-- Opening Marker --

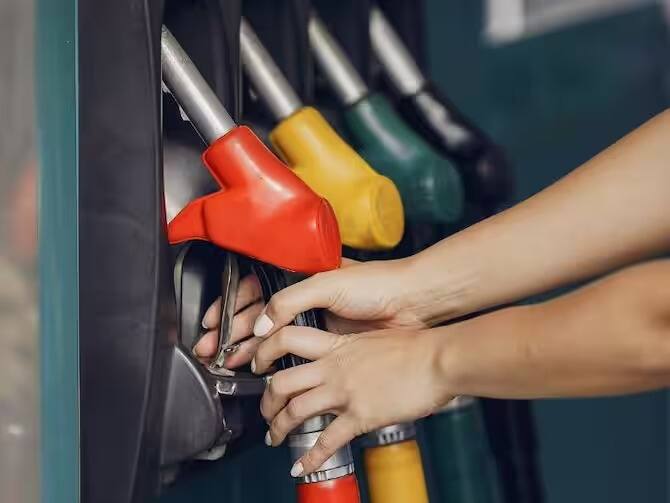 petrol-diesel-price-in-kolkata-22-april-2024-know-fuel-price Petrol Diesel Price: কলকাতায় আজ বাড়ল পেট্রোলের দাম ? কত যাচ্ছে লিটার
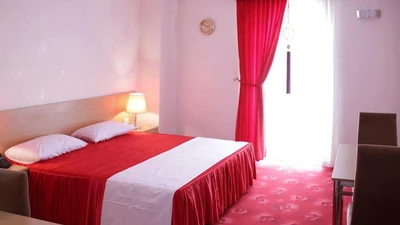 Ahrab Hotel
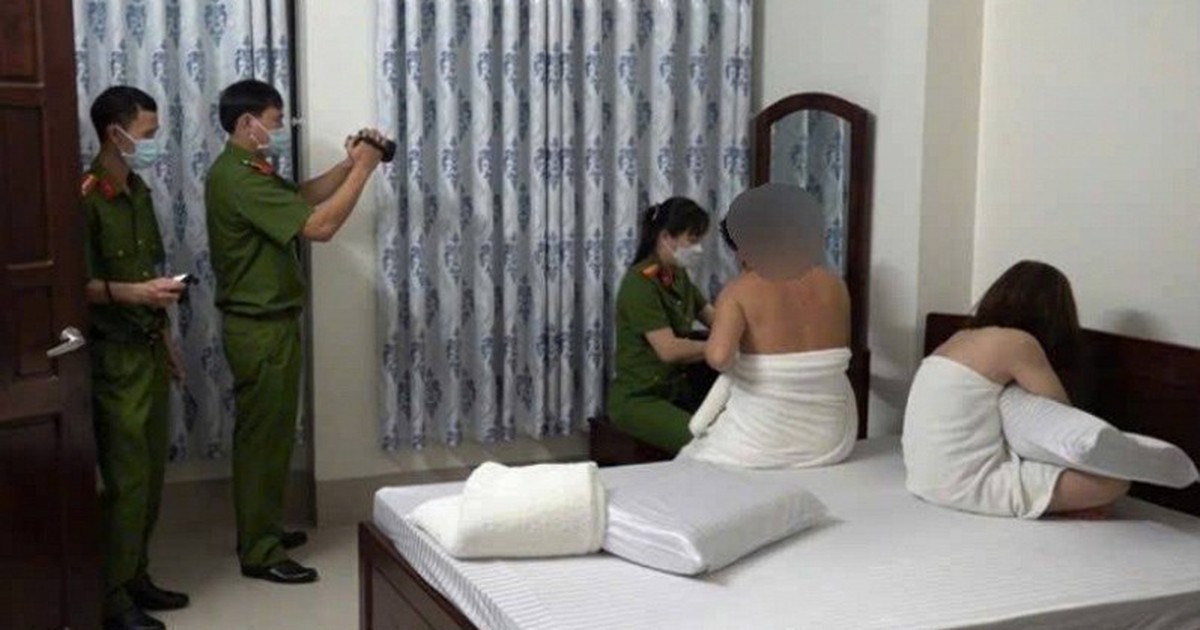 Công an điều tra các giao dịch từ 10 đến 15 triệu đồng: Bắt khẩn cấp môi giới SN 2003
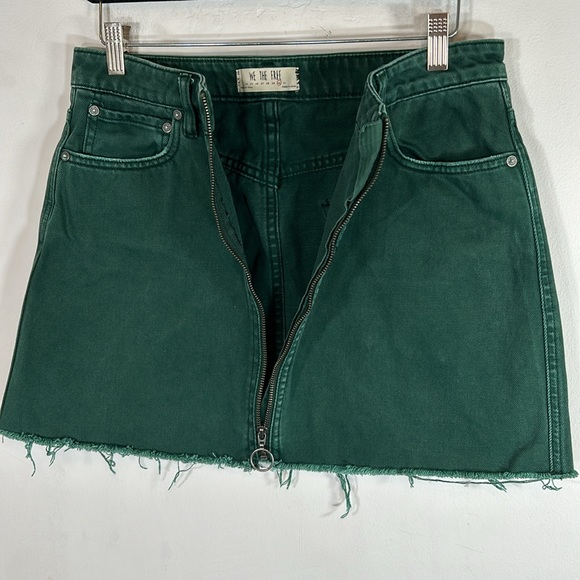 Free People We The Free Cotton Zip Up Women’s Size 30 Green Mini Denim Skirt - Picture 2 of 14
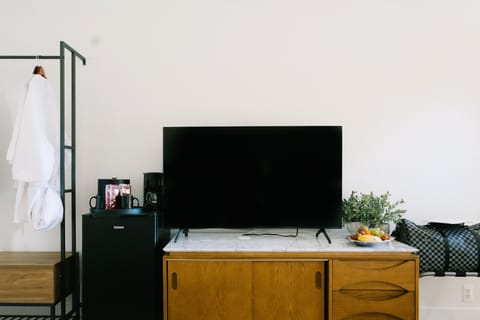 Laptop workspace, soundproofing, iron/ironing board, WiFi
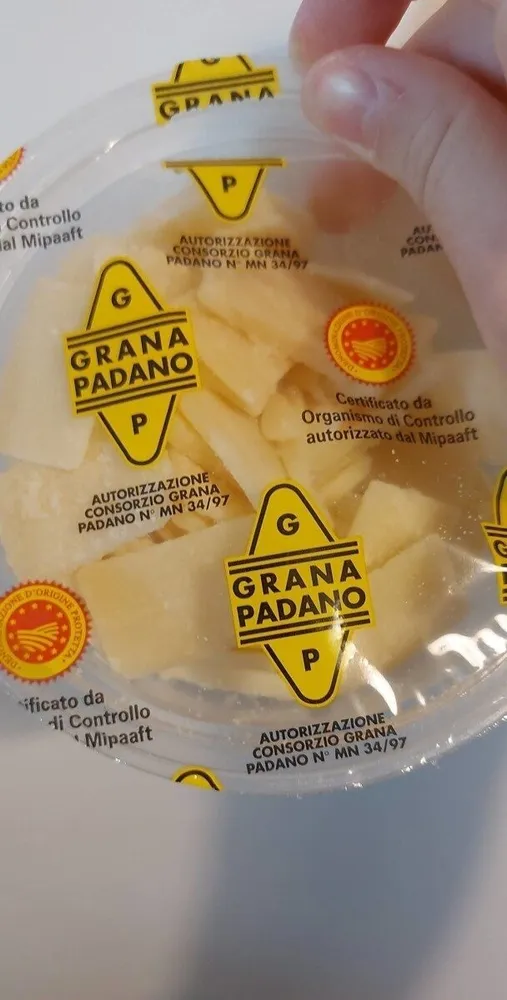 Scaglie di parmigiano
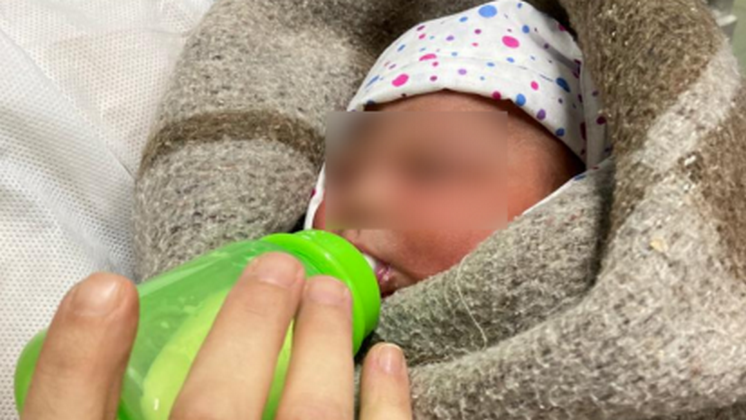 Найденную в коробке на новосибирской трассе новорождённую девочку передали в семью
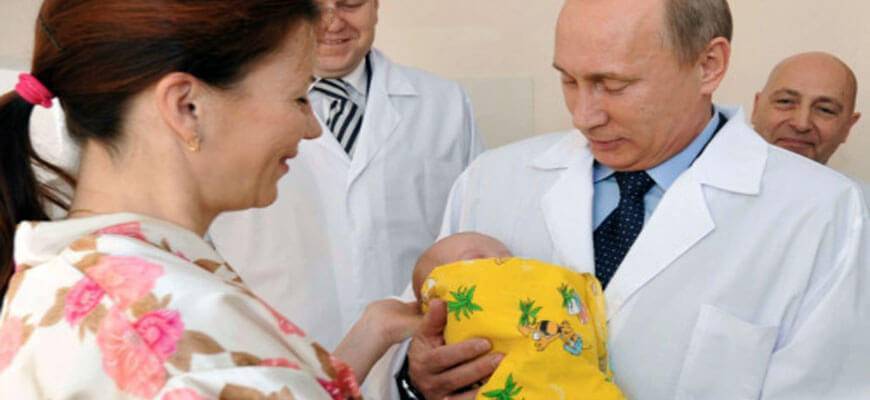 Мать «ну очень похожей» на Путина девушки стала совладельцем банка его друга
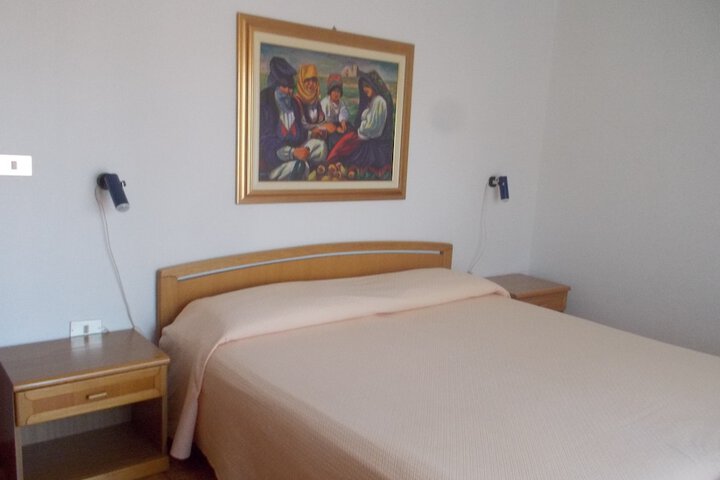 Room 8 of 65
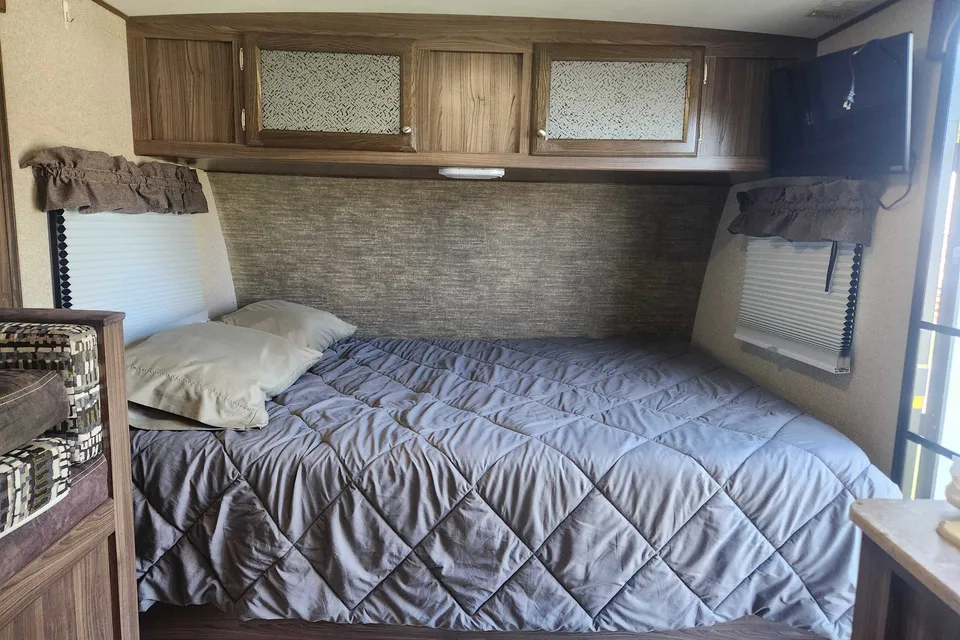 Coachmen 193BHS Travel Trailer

-- Closing Marker --
-- Opening Marker --

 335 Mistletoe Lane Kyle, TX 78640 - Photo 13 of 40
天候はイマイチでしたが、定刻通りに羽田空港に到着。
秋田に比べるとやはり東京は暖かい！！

-- Closing Marker --

* _WHAT THE TASK ASKS_
Write out the data word for word, starting at the line containing "কত যাচ্ছে লিটার" and ending at the line containing "Free People We", with both of those lines included. Leave the pictures out.

* _TASK SOLUTION_
 petrol-diesel-price-in-kolkata-22-april-2024-know-fuel-price Petrol Diesel Price: কলকাতায় আজ বাড়ল পেট্রোলের দাম ? কত যাচ্ছে লিটার
 Ahrab Hotel
 Công an điều tra các giao dịch từ 10 đến 15 triệu đồng: Bắt khẩn cấp môi giới SN 2003
 Free People We The Free Cotton Zip Up Women’s Size 30 Green Mini Denim Skirt - Picture 2 of 14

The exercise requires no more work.